AHCA high-risk pool funding may fall short

The current version of the American Health Care Act (AHCA) allots approximately $128 billion in federal and state-matching funds over a nine-year period for high-risk pools, but researchers have calculated that the cost for all states to set up the pools would be $359 billion over ten years. The Urban Institute, supported by the Robert Wood Johnson Foundation, released a brief describing the researchers’ estimate titled High-Risk Pools Under the AHCA: How Much Could Coverage Cost Enrollees and the Federal Government? The $359 billion estimate is the figure associated with the least expensive approach with the lowest enrollment, leaving the highest number of uninsured individuals.

The AHCA provides for grants to states to support high-risk or reinsurance programs, and many alternatives to the Patient Protection and Affordable Care Act (ACA) have offered some sort of state-based high-risk pool funding.

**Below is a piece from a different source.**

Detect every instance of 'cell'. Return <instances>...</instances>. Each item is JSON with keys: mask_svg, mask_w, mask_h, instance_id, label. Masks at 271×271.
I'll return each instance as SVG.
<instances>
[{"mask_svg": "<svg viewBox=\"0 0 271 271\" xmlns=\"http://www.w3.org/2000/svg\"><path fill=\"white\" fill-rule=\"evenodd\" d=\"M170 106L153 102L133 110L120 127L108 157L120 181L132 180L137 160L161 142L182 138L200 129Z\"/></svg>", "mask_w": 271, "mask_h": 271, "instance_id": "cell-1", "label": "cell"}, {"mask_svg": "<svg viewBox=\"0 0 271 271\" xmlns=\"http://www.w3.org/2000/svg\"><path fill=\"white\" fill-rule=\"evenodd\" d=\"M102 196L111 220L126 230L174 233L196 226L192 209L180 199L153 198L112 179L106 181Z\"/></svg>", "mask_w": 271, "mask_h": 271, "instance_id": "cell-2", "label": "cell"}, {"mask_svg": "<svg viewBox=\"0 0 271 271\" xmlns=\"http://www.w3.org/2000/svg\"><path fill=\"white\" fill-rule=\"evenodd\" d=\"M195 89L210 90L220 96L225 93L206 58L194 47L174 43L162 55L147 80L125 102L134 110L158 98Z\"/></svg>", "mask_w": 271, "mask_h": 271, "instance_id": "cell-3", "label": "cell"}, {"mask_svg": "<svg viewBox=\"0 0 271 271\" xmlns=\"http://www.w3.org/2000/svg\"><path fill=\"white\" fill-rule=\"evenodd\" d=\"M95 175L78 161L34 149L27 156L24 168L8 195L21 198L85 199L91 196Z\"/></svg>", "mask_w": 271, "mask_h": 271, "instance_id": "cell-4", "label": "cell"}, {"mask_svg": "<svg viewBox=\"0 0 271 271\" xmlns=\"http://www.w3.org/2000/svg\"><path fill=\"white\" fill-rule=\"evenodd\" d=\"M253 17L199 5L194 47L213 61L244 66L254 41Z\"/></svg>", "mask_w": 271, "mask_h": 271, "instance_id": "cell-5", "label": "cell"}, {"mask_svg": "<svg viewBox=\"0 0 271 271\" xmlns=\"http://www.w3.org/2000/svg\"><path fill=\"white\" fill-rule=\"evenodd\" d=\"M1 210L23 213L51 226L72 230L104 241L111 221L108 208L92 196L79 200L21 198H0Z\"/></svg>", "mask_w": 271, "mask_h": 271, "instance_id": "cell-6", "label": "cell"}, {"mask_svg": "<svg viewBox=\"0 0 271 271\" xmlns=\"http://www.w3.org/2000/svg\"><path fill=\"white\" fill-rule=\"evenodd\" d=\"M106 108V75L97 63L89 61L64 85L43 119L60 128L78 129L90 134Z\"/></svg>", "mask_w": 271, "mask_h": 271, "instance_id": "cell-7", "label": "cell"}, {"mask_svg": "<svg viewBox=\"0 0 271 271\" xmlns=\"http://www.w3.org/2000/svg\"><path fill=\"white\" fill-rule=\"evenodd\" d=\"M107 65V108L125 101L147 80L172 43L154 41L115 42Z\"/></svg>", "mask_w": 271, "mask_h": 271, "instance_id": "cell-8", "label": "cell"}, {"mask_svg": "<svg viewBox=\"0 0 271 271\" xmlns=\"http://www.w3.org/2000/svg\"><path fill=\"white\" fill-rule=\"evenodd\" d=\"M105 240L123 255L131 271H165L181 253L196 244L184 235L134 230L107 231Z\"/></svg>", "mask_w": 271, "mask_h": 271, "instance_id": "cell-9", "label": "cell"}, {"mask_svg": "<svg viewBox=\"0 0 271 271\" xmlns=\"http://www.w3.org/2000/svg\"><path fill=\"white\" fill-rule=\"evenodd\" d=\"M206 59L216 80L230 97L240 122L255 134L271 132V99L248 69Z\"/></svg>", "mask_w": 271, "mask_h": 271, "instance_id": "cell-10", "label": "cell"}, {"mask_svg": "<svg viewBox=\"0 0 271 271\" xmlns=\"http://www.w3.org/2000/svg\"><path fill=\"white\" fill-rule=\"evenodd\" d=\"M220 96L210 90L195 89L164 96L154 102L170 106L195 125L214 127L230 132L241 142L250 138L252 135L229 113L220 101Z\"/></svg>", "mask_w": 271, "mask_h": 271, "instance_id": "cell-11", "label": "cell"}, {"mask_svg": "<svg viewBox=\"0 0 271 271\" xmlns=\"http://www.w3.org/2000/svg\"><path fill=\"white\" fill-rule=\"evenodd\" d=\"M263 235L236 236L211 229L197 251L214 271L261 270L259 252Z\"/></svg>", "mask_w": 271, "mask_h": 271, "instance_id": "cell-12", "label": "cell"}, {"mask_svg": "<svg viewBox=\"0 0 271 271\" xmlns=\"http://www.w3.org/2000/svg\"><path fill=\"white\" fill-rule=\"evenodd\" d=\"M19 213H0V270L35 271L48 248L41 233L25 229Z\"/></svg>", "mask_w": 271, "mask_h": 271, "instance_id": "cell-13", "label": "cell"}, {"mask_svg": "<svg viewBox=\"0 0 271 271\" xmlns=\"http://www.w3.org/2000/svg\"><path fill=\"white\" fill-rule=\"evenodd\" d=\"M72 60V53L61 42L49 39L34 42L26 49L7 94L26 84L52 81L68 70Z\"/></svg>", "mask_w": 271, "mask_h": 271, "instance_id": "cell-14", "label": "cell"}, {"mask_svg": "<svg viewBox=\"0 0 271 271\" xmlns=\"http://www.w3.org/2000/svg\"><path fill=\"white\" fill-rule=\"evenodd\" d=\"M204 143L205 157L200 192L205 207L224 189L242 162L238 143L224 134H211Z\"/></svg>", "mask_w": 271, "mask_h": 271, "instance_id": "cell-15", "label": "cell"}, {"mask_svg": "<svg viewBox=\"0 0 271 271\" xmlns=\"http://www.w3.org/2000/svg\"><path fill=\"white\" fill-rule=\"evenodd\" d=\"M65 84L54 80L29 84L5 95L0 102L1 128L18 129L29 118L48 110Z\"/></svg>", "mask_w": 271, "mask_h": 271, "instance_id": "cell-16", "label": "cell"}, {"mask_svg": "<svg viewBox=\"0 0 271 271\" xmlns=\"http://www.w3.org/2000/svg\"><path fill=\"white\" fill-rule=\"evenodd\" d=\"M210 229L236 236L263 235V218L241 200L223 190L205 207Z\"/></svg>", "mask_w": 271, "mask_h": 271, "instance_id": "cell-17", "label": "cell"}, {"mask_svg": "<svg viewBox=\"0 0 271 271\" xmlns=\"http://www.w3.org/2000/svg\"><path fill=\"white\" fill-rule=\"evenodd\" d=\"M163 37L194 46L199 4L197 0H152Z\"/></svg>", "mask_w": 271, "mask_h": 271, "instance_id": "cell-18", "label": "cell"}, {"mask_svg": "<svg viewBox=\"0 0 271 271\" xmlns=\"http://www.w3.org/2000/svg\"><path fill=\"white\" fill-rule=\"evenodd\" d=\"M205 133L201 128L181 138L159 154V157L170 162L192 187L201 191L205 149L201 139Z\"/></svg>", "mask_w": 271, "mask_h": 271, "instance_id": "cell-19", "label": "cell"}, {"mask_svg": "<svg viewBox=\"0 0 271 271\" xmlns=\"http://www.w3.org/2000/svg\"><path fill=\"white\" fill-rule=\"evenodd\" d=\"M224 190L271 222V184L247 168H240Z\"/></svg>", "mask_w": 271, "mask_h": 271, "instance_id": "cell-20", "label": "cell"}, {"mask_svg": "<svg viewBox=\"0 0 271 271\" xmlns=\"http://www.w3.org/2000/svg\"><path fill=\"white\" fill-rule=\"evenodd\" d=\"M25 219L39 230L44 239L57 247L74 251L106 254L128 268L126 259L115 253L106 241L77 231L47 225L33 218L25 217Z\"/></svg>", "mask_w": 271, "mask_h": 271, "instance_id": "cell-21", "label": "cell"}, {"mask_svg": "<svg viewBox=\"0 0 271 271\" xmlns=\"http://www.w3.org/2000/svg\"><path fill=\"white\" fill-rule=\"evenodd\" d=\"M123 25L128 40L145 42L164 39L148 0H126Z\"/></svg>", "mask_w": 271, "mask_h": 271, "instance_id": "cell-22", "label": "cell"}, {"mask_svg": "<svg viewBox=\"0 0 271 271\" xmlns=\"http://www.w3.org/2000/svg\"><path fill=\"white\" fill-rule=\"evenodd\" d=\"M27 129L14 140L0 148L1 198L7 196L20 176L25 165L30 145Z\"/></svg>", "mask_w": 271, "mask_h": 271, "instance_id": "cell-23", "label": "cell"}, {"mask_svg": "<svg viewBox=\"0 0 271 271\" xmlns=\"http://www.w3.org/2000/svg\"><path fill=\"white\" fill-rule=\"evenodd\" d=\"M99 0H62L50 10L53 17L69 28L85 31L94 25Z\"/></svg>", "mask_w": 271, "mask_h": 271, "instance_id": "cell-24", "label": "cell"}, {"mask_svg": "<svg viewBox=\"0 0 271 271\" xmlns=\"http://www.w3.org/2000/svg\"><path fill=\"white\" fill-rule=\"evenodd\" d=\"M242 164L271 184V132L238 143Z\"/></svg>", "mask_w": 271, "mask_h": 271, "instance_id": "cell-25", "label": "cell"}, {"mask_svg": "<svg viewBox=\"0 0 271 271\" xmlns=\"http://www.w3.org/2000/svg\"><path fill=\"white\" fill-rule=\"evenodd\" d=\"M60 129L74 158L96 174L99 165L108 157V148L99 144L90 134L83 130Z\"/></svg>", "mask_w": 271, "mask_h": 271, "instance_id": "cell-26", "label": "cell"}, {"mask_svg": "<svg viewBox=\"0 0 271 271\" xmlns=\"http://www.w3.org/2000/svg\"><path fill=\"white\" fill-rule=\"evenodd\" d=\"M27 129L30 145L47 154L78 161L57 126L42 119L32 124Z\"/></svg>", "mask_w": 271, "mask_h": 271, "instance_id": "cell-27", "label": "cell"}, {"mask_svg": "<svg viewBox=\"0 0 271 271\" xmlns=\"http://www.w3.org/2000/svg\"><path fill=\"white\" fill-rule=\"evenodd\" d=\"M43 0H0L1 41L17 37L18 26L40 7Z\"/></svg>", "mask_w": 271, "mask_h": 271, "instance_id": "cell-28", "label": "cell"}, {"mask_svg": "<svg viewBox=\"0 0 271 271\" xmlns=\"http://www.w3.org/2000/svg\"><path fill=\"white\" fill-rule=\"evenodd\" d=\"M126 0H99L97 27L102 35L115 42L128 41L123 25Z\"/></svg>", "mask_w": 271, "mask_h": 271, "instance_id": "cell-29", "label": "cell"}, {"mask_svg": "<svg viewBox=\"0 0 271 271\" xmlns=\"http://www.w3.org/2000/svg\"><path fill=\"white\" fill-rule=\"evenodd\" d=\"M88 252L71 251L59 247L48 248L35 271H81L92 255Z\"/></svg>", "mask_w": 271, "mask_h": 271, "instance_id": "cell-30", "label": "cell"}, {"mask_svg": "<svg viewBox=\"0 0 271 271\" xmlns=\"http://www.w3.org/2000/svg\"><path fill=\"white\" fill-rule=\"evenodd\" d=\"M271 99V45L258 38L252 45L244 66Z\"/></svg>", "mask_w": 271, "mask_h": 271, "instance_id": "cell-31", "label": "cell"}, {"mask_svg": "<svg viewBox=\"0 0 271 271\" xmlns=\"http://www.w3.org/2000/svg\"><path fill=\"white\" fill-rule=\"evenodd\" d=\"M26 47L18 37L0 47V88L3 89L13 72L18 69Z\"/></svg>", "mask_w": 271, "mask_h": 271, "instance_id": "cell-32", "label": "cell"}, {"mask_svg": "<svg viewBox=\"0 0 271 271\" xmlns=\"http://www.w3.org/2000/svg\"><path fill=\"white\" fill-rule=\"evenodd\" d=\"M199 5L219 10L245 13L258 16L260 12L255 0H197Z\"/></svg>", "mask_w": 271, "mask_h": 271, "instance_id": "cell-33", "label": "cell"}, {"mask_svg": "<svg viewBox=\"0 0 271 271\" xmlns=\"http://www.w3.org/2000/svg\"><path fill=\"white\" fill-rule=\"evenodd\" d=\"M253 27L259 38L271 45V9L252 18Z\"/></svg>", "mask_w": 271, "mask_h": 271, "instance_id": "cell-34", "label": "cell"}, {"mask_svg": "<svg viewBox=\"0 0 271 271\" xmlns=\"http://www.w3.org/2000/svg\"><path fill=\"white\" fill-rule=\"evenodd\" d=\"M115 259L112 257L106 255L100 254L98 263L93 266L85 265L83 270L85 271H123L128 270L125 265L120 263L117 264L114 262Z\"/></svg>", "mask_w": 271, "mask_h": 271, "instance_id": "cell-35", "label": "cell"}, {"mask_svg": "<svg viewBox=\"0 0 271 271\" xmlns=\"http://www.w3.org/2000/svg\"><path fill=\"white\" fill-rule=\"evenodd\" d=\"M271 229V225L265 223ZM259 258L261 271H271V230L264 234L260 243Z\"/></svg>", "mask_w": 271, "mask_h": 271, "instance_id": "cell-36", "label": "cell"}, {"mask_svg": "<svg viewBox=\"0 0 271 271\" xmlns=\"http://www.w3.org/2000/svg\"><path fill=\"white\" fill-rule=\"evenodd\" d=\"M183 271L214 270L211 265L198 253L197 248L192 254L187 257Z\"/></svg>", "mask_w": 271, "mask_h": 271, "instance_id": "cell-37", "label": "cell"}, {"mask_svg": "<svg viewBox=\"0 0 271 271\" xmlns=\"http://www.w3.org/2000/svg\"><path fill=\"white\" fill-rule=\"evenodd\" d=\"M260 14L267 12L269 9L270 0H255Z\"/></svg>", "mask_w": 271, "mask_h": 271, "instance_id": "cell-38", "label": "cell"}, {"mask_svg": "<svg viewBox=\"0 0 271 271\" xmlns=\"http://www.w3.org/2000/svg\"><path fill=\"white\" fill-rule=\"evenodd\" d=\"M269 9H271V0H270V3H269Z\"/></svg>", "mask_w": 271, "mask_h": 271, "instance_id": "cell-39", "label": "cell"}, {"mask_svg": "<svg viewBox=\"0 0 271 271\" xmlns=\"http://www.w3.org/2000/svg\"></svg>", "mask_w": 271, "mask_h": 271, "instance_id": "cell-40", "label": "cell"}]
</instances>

The AHCA provides for federal funding levels allocated to the establishment of a high-risk pool, but like other ACA alternatives, no details as to structure of the pool are provided.

High-risk insurance pools predate the ACA and were designed to enroll only individuals who had been denied coverage in the non-group insurance market or had a condition that would likely result in outright denial of insurance coverage. ACA preexisting conditions protections made high-risk pools largely obsolete and the brief notes that as of 2016, most pools had closed or stopped accepting new enrollees. The pools pose a financing challenge because they cover a high-cost, high-need population-substantial government assistance would be needed to make the cost per person affordable.

Using two levels of coverage and household subsidies and two options for identifying eligibility (narrow eligibility which includes those who experience high claims under standardized coverage and broader eligibility which adds those with chronic conditions), the researchers made their estimates. They found:

  • Depending on the eligibility option used, 2.5 million or 7.6 million people could be eligible under the AHCA high-risk pools.
  • An estimated 6.2 million high-need individuals may remain uninsured, depending on the option taken.
  • Average health care costs per person could be over $22,000 or $11,000, for the narrower and broad eligibility, respectively.
  • If the least expensive approach is taken, resulting in the lowest enrollment, highest cost to high-risk enrollees, and the highest number of uninsured, it would cost $359 billion over 10 years.